Last week I assembled the Gakken kit # 25, the Gakkenflex Twin Lens Reflex camera. It was a pretty straight-forward assembly, the Japanese instructions are well-illustrated enough to get by, although there are some English translations around for the assembly.
As cameras go, this fits in the ‘toy’ category, next to other plastic wonders like the Holga or Diana. The lens is a simple plastic meniscus, the shutter is single-speed (about 1/125 allegedly) and there is a single fixed aperture (said to be about f/11). The focal length is roughly 40 or 45mm. The Gakkenflex takes standard 35mm film, and is actually very small and kind of cute in person.
Winding is manual of course and there is no frame counter, just an indicator to let you know when you’ve moved the film far enough for a single frame. Unlike the Holga, the Gakkenflex actually has a focus-aide! As a TLR, you are looking down onto the focus screen, and adjusting the twin lenses, so when it’s in focus on the screen it is (supposed to be) in focus for the film.
As with the Holga, the shutter release is not connected to the film advance, so you can take double-exposures, on purpose or accidentally. Finally, the Gakkenflex has a tripod mount (on the side of the body, so you mount it sideways) but there is no provision for a flash. None at all.
I rushed a roll of film through the Gakkenflex to see how it would go.
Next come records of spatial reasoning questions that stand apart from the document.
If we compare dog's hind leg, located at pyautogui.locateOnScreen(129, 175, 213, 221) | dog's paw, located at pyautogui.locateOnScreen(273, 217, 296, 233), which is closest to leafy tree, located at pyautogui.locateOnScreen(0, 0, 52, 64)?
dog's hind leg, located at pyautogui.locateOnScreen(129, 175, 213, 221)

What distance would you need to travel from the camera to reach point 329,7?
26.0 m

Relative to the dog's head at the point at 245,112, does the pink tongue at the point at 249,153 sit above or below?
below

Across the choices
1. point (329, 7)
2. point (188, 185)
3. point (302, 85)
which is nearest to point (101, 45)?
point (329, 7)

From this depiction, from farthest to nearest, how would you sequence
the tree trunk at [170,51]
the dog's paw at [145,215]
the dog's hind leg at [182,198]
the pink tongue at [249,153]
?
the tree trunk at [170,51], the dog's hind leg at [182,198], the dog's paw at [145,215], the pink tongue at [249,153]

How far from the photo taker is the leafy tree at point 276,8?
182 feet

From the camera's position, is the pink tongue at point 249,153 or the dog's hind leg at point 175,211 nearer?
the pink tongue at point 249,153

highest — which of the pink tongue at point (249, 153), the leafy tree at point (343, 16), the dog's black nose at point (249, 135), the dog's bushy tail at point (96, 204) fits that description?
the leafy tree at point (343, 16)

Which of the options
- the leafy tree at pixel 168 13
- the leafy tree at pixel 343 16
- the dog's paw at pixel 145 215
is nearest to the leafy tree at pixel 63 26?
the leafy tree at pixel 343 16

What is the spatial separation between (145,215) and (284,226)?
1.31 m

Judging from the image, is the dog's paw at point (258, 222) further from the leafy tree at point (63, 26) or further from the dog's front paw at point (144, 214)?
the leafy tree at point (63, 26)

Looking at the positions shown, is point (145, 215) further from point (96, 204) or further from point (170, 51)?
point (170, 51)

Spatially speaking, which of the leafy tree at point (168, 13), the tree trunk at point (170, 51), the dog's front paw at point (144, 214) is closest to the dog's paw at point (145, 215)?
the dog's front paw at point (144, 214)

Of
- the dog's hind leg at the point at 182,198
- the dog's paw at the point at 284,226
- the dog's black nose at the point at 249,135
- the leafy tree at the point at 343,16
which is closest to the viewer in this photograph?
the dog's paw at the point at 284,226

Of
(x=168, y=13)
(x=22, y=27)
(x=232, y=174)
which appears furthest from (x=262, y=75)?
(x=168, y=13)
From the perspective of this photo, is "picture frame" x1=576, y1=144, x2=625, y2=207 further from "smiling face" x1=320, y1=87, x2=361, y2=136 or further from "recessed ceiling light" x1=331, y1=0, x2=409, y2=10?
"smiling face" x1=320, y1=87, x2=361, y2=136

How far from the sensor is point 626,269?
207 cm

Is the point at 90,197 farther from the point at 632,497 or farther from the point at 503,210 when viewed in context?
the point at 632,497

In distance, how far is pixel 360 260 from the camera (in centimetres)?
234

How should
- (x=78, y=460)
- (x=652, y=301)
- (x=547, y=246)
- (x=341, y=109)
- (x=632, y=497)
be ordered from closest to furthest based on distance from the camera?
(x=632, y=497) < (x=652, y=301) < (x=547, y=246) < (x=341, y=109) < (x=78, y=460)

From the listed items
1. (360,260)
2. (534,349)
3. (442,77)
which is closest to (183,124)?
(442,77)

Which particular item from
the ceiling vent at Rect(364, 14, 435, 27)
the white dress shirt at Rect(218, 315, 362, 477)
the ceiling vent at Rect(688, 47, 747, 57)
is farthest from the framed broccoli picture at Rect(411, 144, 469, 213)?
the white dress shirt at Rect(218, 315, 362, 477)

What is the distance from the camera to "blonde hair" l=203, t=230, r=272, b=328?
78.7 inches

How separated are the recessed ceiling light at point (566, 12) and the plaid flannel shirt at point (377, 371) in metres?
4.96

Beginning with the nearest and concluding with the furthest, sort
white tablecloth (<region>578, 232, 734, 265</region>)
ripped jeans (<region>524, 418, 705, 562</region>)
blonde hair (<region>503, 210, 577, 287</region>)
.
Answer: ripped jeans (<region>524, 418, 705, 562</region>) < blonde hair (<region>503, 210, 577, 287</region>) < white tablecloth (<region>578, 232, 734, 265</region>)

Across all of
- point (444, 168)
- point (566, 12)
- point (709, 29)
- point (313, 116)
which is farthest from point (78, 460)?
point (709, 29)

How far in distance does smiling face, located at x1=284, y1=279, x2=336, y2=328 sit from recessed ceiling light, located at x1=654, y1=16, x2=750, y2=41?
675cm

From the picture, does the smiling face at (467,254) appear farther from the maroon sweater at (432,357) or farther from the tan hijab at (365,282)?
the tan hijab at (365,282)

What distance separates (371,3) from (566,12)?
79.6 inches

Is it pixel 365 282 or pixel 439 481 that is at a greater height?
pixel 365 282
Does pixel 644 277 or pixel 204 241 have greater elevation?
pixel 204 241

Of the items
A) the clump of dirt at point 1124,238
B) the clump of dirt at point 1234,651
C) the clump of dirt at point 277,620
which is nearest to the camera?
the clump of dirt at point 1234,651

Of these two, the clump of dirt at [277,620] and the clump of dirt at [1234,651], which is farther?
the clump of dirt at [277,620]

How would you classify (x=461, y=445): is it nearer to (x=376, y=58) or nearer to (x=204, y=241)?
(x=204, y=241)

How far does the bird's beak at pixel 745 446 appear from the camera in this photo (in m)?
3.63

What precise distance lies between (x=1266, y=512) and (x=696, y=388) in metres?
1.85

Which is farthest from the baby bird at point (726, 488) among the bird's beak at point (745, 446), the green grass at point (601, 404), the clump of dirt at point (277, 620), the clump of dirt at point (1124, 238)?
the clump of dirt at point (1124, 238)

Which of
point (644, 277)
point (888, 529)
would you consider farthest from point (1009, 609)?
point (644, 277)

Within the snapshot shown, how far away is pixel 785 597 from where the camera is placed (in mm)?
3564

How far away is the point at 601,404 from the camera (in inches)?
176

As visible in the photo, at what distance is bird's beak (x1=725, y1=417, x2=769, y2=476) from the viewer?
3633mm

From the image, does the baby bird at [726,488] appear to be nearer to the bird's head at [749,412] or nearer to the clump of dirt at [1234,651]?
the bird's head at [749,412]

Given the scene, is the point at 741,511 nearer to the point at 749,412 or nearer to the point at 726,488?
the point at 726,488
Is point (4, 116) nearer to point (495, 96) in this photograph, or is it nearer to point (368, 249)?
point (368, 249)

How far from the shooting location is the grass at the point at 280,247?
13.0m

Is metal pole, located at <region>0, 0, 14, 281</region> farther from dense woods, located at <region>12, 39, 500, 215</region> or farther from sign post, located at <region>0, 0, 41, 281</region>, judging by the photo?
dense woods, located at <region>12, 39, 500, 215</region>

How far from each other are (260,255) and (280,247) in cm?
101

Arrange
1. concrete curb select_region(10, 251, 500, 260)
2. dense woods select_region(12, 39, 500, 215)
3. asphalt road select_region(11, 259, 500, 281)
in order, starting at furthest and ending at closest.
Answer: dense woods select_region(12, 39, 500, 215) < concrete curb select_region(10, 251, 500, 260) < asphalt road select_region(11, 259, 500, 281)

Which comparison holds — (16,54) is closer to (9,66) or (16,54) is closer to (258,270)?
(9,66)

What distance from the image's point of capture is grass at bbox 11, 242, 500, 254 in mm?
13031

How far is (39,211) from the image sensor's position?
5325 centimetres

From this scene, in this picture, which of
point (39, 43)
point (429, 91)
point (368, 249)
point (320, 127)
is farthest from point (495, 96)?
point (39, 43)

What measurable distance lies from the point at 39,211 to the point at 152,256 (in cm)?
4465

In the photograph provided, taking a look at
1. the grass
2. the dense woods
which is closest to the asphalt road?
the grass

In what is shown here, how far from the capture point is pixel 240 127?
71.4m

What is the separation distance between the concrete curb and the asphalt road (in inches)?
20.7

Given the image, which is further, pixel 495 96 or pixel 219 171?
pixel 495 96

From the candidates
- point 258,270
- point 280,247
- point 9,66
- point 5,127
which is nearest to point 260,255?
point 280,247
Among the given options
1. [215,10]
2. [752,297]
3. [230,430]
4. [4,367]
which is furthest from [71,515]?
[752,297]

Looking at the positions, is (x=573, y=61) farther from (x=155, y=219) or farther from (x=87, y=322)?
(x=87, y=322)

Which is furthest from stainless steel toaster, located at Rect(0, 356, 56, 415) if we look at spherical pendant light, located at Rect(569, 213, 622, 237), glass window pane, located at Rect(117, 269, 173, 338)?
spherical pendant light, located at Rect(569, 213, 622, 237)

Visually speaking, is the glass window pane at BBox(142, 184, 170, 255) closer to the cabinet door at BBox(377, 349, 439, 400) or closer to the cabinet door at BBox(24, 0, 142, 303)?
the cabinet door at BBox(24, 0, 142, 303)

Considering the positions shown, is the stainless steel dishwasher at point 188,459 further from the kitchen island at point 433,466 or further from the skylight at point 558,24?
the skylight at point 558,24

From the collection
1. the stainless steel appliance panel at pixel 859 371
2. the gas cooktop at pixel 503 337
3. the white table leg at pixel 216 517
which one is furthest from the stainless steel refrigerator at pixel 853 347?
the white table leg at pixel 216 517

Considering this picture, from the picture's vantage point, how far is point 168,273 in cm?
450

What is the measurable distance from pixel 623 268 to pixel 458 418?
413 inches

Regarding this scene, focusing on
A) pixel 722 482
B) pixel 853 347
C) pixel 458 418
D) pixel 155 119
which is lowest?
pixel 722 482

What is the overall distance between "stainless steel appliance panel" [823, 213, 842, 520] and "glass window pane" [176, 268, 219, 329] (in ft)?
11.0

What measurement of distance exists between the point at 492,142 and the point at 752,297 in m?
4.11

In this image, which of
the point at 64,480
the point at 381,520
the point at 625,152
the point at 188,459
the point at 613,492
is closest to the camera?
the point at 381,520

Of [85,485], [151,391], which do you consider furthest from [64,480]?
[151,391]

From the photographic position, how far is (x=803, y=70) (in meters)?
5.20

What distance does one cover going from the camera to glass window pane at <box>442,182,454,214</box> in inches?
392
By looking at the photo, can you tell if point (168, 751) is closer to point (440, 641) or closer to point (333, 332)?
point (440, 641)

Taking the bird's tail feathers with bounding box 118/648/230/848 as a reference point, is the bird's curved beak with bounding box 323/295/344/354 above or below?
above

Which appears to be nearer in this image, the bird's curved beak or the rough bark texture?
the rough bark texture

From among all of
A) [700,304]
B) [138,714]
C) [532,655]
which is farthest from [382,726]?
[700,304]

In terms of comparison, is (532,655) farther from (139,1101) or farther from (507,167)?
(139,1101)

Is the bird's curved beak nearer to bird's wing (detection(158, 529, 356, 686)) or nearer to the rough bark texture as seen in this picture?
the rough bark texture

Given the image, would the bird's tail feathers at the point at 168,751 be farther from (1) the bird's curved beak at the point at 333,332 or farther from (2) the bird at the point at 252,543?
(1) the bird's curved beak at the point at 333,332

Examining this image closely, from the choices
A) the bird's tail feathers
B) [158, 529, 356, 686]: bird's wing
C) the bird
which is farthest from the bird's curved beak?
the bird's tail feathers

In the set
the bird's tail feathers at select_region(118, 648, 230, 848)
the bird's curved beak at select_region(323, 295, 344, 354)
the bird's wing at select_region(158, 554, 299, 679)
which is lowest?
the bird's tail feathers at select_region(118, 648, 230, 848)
As expected, the plastic lens gives a ‘soft’ look to the shots, and you can get some Holga-like effects by playing with double-exposures and other ‘artistic’ errors.
I quite like the Gakkenflex, although the first batch of shots won’t win any awards. Maybe if I spent more time outside and wasn’t in a hurry to ram film through it… Oddly it also makes me want to blow the dust off my Holga and play with it some more too. The Gakkenflex has the advantage in cuteness, and if you don’t have a cheap source of 120mm film then the Gakken wins there too for using standard 35mm film.
As usual with kits, 80% of the fun for me is in the building.